======== PROVIDED DATA

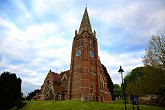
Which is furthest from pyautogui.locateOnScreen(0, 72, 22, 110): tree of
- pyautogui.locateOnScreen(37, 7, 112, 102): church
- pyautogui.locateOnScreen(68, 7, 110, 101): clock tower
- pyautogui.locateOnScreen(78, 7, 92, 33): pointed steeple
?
pyautogui.locateOnScreen(78, 7, 92, 33): pointed steeple

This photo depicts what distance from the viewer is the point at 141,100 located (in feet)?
107

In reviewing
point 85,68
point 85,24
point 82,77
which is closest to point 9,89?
point 82,77

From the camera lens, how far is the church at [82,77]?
45.5m

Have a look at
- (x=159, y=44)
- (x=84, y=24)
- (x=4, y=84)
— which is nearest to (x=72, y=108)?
Result: (x=4, y=84)

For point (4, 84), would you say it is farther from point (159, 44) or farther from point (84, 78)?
point (159, 44)

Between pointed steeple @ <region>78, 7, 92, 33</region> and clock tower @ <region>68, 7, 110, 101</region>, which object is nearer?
clock tower @ <region>68, 7, 110, 101</region>

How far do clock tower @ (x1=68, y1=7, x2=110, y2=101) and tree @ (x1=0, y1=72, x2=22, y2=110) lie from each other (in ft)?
48.1

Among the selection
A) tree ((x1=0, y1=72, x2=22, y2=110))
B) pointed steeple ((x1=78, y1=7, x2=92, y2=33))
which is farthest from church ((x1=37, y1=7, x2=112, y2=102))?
tree ((x1=0, y1=72, x2=22, y2=110))

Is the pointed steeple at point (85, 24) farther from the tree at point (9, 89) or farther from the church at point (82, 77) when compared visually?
the tree at point (9, 89)

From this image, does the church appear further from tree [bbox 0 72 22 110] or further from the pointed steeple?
tree [bbox 0 72 22 110]

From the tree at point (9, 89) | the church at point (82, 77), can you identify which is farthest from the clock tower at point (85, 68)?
the tree at point (9, 89)

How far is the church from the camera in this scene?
45.5 m

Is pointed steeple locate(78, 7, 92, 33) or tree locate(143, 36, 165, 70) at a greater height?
pointed steeple locate(78, 7, 92, 33)

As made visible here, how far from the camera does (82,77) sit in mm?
45188
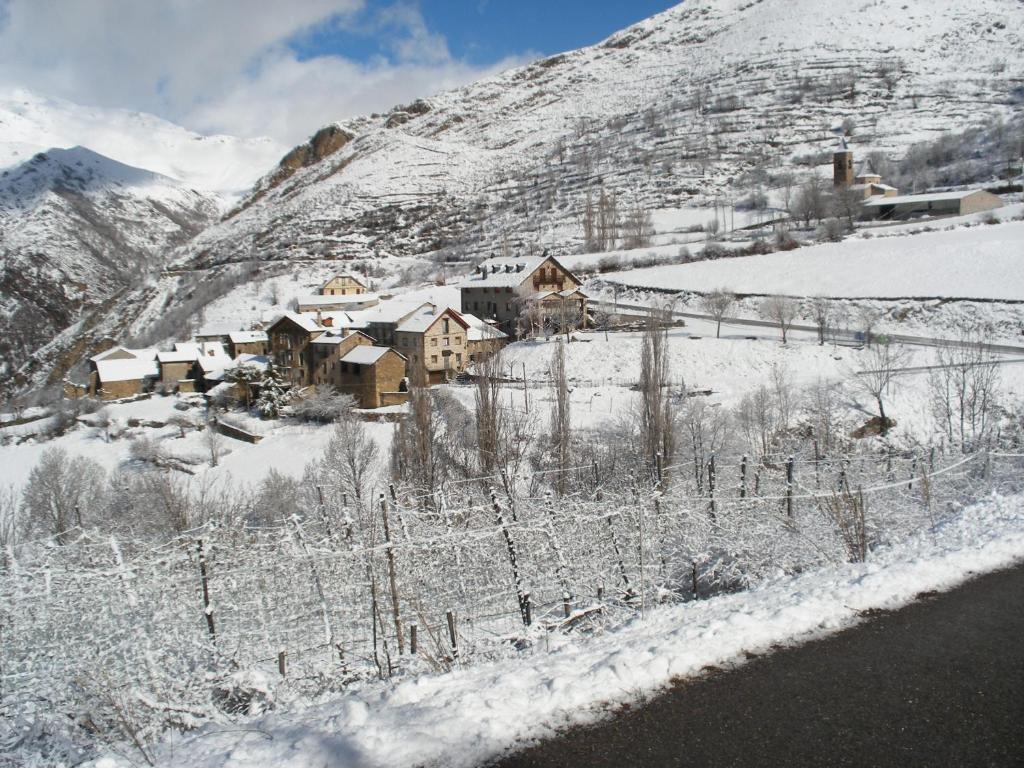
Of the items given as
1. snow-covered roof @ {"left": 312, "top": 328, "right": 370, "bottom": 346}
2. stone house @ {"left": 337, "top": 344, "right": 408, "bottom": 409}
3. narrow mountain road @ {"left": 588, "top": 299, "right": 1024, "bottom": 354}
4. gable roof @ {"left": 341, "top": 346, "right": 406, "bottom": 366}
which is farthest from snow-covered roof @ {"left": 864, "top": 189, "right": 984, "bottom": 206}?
snow-covered roof @ {"left": 312, "top": 328, "right": 370, "bottom": 346}

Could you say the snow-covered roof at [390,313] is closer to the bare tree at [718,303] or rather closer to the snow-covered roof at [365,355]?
the snow-covered roof at [365,355]

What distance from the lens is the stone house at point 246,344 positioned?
53.3m

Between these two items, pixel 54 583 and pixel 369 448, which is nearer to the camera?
pixel 54 583

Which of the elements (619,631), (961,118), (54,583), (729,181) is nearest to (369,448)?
(54,583)

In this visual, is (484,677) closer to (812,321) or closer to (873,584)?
(873,584)

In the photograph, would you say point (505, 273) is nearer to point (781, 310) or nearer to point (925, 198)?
point (781, 310)

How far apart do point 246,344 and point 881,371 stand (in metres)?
43.9

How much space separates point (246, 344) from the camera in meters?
53.7

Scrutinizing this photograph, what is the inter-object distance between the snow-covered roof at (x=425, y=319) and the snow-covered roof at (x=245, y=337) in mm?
15896

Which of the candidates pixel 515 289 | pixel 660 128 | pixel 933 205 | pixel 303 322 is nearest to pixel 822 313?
pixel 515 289

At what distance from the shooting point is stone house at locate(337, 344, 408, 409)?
39.8 meters

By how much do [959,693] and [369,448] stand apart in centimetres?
2650

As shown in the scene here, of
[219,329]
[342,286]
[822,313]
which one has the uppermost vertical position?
[342,286]

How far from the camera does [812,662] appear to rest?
530 cm
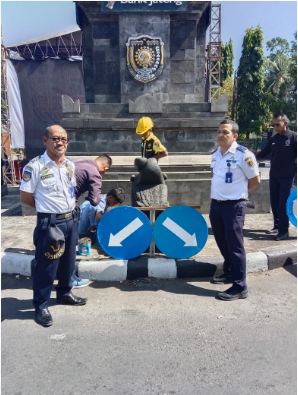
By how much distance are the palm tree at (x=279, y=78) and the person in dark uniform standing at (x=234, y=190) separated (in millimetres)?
47148

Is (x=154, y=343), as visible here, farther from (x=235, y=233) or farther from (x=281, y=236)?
(x=281, y=236)

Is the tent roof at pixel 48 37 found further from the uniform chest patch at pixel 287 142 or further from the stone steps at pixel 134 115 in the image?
the uniform chest patch at pixel 287 142

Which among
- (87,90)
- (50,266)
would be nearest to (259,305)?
(50,266)

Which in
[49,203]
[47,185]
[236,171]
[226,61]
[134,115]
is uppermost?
[226,61]

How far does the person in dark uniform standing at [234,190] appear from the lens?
3.49 m

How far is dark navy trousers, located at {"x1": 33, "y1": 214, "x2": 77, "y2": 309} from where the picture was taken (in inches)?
118

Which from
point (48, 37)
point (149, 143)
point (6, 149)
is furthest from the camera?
point (48, 37)

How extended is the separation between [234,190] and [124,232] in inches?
57.0

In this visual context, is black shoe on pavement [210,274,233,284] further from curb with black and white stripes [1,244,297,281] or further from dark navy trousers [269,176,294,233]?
dark navy trousers [269,176,294,233]

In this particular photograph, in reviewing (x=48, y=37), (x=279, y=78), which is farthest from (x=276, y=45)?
(x=48, y=37)

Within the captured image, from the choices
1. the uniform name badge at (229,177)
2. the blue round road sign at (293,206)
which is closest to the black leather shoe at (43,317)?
the uniform name badge at (229,177)

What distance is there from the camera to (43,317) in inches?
120

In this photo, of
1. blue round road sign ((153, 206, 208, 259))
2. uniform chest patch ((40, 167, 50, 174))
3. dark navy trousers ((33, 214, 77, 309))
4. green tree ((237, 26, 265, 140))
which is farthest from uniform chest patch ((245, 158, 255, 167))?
green tree ((237, 26, 265, 140))

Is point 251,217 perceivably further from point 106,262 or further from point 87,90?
point 87,90
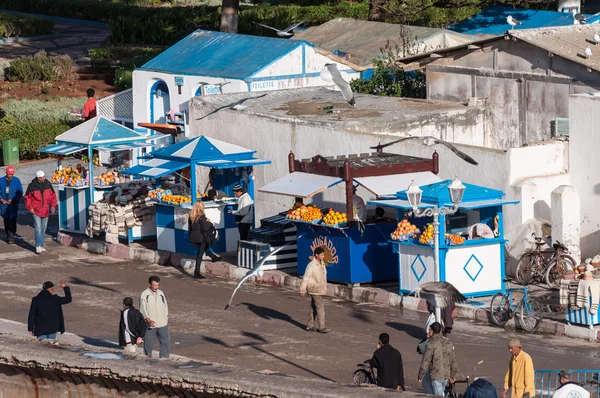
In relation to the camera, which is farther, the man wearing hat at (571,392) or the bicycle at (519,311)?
the bicycle at (519,311)

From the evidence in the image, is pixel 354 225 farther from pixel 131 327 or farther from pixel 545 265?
pixel 131 327

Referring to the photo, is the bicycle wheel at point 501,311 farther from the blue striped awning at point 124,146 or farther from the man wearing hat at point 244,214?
the blue striped awning at point 124,146

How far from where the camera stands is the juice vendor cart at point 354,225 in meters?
21.1

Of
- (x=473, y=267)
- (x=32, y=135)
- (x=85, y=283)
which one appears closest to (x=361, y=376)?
(x=473, y=267)

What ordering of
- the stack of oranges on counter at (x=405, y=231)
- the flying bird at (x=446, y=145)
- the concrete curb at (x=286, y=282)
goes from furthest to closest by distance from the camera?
the flying bird at (x=446, y=145), the stack of oranges on counter at (x=405, y=231), the concrete curb at (x=286, y=282)

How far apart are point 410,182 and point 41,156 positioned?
18.1 metres

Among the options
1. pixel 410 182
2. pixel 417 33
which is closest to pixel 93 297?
pixel 410 182

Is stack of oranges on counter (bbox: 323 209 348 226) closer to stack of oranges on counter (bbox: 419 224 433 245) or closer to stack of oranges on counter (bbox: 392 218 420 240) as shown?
stack of oranges on counter (bbox: 392 218 420 240)

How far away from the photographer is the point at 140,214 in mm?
25406

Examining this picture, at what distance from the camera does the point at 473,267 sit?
20.1 meters

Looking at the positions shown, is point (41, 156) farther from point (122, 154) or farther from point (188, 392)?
point (188, 392)

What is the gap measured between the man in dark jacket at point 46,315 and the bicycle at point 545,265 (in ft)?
25.6

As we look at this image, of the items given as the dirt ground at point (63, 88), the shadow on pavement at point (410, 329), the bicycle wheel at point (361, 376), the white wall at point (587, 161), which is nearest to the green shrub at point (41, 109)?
the dirt ground at point (63, 88)

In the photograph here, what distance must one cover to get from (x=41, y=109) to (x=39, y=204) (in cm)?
1848
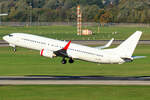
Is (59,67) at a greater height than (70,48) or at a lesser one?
lesser

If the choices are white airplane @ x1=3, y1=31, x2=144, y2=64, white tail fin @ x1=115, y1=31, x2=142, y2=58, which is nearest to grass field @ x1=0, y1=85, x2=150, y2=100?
white tail fin @ x1=115, y1=31, x2=142, y2=58

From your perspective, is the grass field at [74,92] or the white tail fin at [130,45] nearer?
the grass field at [74,92]

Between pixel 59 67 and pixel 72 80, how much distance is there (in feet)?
63.0

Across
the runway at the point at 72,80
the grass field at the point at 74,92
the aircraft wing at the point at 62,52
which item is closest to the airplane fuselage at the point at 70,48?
the aircraft wing at the point at 62,52

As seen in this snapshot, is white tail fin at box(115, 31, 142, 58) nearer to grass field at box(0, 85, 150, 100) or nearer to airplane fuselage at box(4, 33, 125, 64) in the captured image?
airplane fuselage at box(4, 33, 125, 64)

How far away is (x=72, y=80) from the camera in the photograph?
6769 centimetres

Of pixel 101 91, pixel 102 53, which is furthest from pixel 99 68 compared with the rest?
pixel 101 91

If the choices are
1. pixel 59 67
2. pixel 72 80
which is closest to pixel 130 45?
pixel 72 80

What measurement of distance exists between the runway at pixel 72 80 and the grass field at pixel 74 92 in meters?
3.70

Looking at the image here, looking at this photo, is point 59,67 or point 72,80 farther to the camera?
point 59,67

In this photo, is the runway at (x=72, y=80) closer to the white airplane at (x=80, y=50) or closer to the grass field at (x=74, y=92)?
the grass field at (x=74, y=92)

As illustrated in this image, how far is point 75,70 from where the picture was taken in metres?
82.2

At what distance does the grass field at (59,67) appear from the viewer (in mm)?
78062

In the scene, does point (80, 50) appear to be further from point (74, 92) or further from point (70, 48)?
point (74, 92)
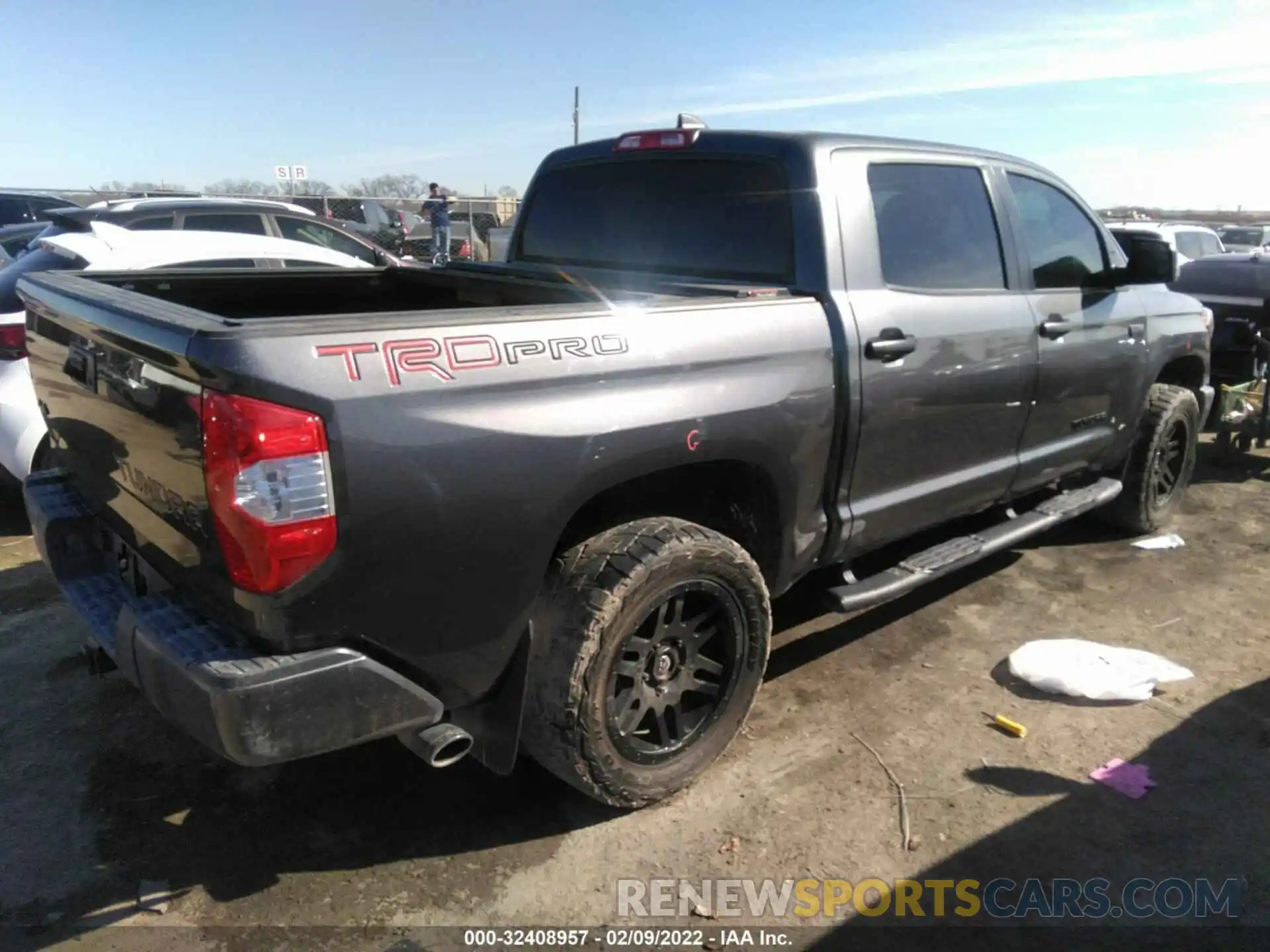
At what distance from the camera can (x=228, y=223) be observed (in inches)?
359

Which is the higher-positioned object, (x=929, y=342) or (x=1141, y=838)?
(x=929, y=342)

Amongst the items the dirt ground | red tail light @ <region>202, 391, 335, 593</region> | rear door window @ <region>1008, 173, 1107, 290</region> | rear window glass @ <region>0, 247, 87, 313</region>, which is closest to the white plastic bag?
the dirt ground

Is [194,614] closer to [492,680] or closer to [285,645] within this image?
[285,645]

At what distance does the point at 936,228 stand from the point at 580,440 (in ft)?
6.77

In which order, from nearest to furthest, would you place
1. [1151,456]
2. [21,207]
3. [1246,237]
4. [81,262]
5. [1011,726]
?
[1011,726]
[1151,456]
[81,262]
[21,207]
[1246,237]

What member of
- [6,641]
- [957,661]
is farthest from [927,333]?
[6,641]

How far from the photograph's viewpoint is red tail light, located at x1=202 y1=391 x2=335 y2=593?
79.0 inches

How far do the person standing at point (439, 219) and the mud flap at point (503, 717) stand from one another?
1541cm

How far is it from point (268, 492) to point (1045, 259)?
11.9 feet

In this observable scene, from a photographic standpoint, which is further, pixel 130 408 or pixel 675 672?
pixel 675 672

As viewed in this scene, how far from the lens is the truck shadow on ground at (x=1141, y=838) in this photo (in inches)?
101

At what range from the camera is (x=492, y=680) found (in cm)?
255

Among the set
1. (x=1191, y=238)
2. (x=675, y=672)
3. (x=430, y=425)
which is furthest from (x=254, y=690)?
(x=1191, y=238)

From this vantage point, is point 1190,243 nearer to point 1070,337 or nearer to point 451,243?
point 1070,337
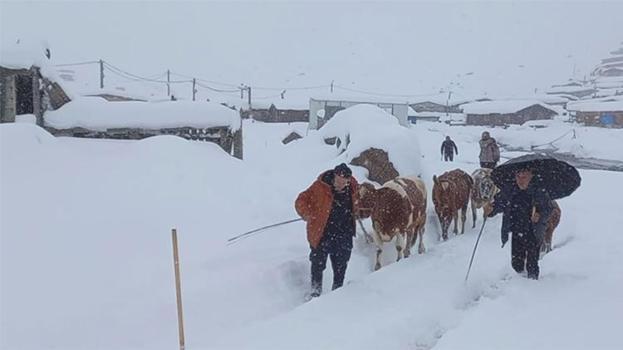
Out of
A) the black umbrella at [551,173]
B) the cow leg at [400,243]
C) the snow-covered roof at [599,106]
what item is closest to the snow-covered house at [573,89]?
the snow-covered roof at [599,106]

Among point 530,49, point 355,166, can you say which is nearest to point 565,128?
point 355,166

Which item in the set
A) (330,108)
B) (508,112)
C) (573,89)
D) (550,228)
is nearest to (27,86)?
(550,228)

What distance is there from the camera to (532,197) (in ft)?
19.7

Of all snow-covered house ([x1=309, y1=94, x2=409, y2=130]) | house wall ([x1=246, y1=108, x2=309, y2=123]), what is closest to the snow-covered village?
snow-covered house ([x1=309, y1=94, x2=409, y2=130])

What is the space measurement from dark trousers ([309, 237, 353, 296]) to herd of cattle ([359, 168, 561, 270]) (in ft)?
3.82

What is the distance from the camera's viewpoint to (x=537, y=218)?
596 centimetres

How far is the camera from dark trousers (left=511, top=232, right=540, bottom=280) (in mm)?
6023

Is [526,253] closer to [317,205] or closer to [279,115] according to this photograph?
[317,205]

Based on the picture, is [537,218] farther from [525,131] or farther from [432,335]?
[525,131]

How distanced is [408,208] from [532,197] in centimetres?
190

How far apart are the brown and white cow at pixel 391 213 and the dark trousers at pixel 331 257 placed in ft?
3.76

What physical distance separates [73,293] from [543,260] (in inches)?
229

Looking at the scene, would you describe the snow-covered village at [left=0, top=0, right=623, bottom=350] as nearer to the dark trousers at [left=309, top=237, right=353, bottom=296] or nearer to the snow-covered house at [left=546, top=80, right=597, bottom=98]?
the dark trousers at [left=309, top=237, right=353, bottom=296]

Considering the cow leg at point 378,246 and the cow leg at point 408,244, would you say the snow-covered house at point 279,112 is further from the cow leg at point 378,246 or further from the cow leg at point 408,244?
the cow leg at point 378,246
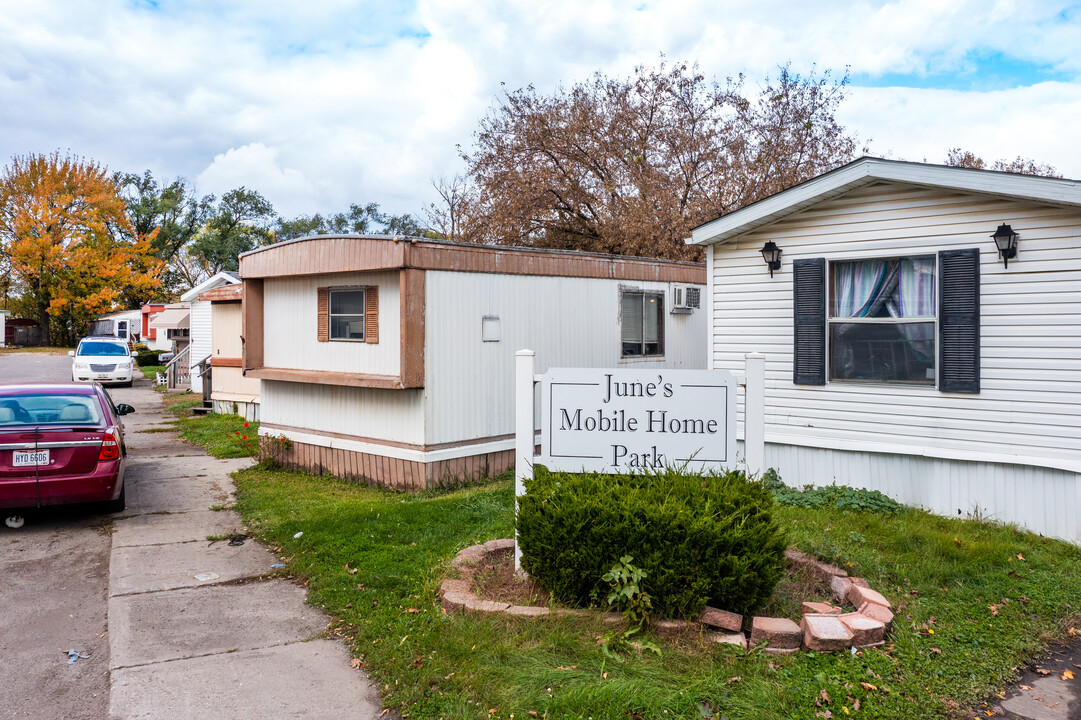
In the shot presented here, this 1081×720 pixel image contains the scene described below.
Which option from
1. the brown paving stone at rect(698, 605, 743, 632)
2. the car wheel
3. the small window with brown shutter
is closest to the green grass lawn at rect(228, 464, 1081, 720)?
the brown paving stone at rect(698, 605, 743, 632)

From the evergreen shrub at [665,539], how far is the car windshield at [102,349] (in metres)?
22.5

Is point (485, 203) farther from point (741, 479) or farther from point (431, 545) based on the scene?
point (741, 479)

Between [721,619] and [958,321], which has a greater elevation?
[958,321]

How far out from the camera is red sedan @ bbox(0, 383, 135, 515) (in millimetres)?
6898

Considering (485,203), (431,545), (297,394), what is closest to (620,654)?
(431,545)

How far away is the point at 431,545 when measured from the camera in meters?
6.14

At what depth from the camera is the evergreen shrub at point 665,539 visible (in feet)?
13.4

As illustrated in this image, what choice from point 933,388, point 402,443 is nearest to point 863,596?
point 933,388

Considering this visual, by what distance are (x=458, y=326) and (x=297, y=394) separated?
2.81 metres

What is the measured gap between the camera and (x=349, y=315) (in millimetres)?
9320

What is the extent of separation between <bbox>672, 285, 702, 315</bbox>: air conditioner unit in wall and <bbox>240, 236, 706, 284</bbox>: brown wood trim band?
274mm

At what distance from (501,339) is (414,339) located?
134 cm

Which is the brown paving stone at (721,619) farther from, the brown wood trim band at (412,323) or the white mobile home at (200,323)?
the white mobile home at (200,323)

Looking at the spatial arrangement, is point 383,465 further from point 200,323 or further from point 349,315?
point 200,323
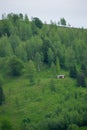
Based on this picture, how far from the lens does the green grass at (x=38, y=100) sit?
106 metres

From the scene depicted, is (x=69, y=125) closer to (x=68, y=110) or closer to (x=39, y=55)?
(x=68, y=110)

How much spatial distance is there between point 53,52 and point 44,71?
1284 cm

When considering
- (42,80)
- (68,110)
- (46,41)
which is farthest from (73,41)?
(68,110)

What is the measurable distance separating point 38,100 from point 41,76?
58.5 ft

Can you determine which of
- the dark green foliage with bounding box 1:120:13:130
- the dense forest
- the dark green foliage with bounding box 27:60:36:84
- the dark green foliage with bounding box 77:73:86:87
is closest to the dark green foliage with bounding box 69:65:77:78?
the dense forest

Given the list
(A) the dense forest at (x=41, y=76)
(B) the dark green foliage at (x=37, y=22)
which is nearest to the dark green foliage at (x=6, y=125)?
(A) the dense forest at (x=41, y=76)

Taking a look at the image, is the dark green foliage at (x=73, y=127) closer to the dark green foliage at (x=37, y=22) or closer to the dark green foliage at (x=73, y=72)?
the dark green foliage at (x=73, y=72)

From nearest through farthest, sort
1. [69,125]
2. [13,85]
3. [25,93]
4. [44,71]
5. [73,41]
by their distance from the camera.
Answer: [69,125] < [25,93] < [13,85] < [44,71] < [73,41]

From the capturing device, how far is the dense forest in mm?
103500

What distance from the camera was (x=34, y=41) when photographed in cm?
15350

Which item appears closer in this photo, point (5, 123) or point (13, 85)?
point (5, 123)

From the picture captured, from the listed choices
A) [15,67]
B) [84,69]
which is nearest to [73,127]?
[84,69]

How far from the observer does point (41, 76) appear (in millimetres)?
131000

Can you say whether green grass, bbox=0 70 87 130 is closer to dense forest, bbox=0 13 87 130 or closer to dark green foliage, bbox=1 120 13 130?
dense forest, bbox=0 13 87 130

================

__WHAT THIS TASK INVOLVES__
Beginning at the line that holds "Taking a look", write out word for word each line through the end of the records.

__SOLUTION TO THIS TASK__
Taking a look at the image, is the dark green foliage at (x=73, y=127) closer to the dark green foliage at (x=37, y=22) or closer to the dark green foliage at (x=73, y=72)?
the dark green foliage at (x=73, y=72)

From nearest through farthest, sort
1. [69,125]
2. [13,85]
3. [25,93]
4. [44,71]
5. [73,41]
by their distance from the camera.
Answer: [69,125] < [25,93] < [13,85] < [44,71] < [73,41]

From the capturing device, how far is the dense forest in mm?
103500

What distance from the camera was (x=34, y=41) when photographed in cm?
15350

Which item appears closer in this photo, point (5, 123) or point (13, 85)?
point (5, 123)

From the picture captured, from the listed choices
A) [15,67]
B) [84,69]
which is nearest to [73,127]?
[84,69]

How far from the observer does point (41, 76) appear (in millimetres)?
131000

Can you say whether green grass, bbox=0 70 87 130 is closer to dense forest, bbox=0 13 87 130 or closer to dark green foliage, bbox=1 120 13 130?
dense forest, bbox=0 13 87 130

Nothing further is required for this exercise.